In 2005, I prepared to move my family yet again as I tried to find a fit in church ministry, a place that would allow me to resolve all the issues I felt inside at being a pastor, a place where I could settle in and stay long-term for my family’s sake and even for my own. Our conference superintendent at the time was convinced that the issue was “calling” but location; that I had been in more rural settings when I was obviously better wired for city and suburban work. There may have been an iota of wisdom in that final part, but it became clear that my unsettledness was far deeper than geography. But that’s a story for another day.
Because our group (conference) was pretty small, it was impossible not to have some sort of encounter with folks from other churches at some point, even though there was a fair amount of physical distance between us. As such, I had created a list of sorts in my mind of the people who were not going to like me, with whom I would simply not get along. I realize this is stupid and not very Christ-like, but it is who I was in that moment. On that list was Dorothy. It seemed we were on opposite sides of every issue that ever came up in our conference and I figured Dorothy was going to hate me. And I was absolutely…WRONG.
What I found in Dorothy, a woman in the same general age range as me, was a life full of childlike wonder, of faith that was tested frequently and not found lacking, of grace and hope and joy and love. If I had a new idea, Dorothy would get on board and lead the charge. It may have been something she hadn’t done or even thought of doing before, but she was always willing to try, to put the idea in front of others in the most positive light possible, and to give it everything she had, whether it was an amazing success or a complete failure. Dorothy was one of my biggest cheerleaders, a compassionate friend who made life bearable on the bad days and beautiful on the good. I’m not sure why I was so worried and why I chose to so badly misjudge her but I can say this without equivocation: Everyone could use a Dorothy Anderson in their lives.
Over the past few years, and particularly this past year, Dorothy has had some tremendous health issues. Much of what she has known as her life up to this point has had to change. The Dorothy who loves people and is always ready to head out for the next great adventure has been slowed, even stopped in some ways. She posted on social media this week that she was going in to have her foot amputated. My heart broke. My inner being screamed, “WHY? Why Dorothy? How is this in any way just or right?” And I think it is fair to have those questions. But here’s the thing about Dorothy. Her post wasn’t self-pitying or complaining; it wasn’t a statement of anger or resentment. Dorothy approached this as yet another adventure, a chance to learn something new about herself, her God, and her world. She has demonstrated grace and humor in what has to be a deeply difficult season. And while I’m not entirely surprised, I am in complete awe. Dorothy will overcome. She just will.

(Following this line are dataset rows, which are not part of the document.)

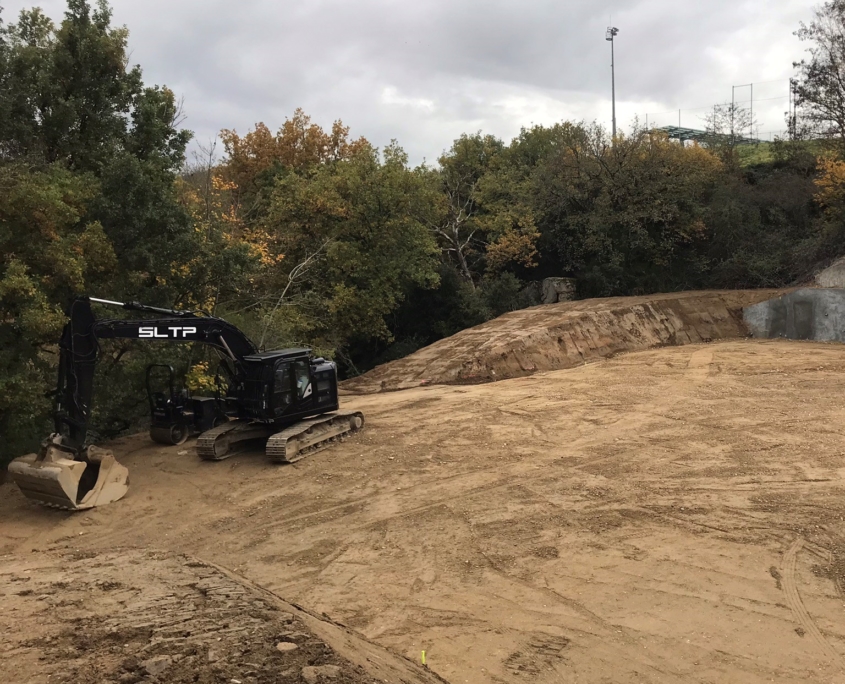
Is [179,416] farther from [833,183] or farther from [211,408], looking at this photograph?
[833,183]

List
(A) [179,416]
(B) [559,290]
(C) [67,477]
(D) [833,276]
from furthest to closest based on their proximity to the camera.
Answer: (B) [559,290]
(D) [833,276]
(A) [179,416]
(C) [67,477]

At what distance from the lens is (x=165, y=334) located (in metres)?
11.3

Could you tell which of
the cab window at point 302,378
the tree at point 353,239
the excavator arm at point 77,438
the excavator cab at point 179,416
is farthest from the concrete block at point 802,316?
the excavator arm at point 77,438

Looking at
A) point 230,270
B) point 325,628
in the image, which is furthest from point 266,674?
point 230,270

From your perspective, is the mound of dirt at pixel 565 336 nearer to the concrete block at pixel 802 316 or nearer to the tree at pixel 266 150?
the concrete block at pixel 802 316

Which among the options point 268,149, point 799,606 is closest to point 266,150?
Answer: point 268,149

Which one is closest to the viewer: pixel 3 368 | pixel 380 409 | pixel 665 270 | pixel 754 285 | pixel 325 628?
pixel 325 628

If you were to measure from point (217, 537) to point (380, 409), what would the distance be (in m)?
7.25

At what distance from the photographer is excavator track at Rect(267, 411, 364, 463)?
1215 centimetres

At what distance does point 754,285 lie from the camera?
29.5m

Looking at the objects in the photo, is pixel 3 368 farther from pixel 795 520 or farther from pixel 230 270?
pixel 795 520

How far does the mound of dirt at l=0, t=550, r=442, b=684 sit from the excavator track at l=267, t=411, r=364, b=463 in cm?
400

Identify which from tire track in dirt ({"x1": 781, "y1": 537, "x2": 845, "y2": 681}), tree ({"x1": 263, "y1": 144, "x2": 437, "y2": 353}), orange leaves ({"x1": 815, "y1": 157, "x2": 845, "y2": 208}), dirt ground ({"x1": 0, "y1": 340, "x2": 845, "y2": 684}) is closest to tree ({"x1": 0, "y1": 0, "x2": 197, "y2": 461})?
dirt ground ({"x1": 0, "y1": 340, "x2": 845, "y2": 684})

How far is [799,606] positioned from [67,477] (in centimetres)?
995
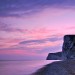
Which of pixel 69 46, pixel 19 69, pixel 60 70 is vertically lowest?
pixel 19 69

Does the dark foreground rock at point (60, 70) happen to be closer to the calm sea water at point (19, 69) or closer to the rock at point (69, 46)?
the calm sea water at point (19, 69)

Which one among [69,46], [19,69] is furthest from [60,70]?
[69,46]

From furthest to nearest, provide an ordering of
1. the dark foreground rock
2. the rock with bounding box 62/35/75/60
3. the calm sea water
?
the rock with bounding box 62/35/75/60 < the calm sea water < the dark foreground rock

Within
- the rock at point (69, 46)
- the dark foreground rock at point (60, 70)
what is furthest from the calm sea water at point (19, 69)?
the rock at point (69, 46)

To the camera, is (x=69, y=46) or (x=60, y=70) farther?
(x=69, y=46)

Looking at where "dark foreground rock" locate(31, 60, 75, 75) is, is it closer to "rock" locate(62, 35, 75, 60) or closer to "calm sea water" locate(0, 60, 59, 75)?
"calm sea water" locate(0, 60, 59, 75)

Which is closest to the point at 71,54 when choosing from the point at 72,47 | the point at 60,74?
the point at 72,47

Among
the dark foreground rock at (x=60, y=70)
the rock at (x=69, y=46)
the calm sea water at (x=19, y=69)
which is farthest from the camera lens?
the rock at (x=69, y=46)

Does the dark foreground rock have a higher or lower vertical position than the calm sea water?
higher

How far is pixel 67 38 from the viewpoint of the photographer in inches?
4523

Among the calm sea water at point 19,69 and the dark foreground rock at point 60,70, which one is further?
the calm sea water at point 19,69

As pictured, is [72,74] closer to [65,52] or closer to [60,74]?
[60,74]

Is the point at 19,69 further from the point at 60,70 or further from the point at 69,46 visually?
the point at 69,46

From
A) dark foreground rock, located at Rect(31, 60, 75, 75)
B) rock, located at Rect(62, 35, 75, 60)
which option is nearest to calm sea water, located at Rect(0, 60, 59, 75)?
dark foreground rock, located at Rect(31, 60, 75, 75)
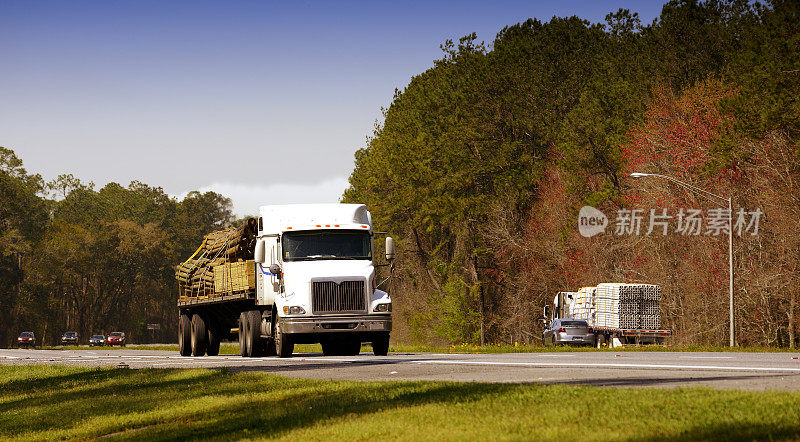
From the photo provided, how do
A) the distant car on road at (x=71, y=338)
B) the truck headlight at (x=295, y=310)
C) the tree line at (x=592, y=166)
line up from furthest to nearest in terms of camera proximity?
the distant car on road at (x=71, y=338) → the tree line at (x=592, y=166) → the truck headlight at (x=295, y=310)

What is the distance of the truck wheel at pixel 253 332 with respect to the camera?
96.6 ft

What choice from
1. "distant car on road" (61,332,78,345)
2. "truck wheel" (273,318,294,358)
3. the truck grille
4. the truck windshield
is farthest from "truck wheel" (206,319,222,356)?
"distant car on road" (61,332,78,345)

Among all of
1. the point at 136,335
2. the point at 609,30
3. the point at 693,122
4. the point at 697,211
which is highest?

Why do I write this in this space? Because I know Dorothy reads my blog posts. She is one of the very few to ever comment here. She encourages me, even (or especially) when I write things that are difficult. She loves me unconditionally. So, here in my little corner of the blogosphere, my most public forum, let me say clearly: Dorothy, you’re my hero! I’m inspired by your spirit, moved by your grace, and touched by your love. You have given so freely to so many people like me and you continue to grow through all these experiences…grow not to hoard new knowledge to yourself but to share your life and journey with others to encourage them along the way. I love you and I’m thankful for you. You are in my prayers as you move onto the next season, the next leg on your journey. Grace and peace to you, my friend.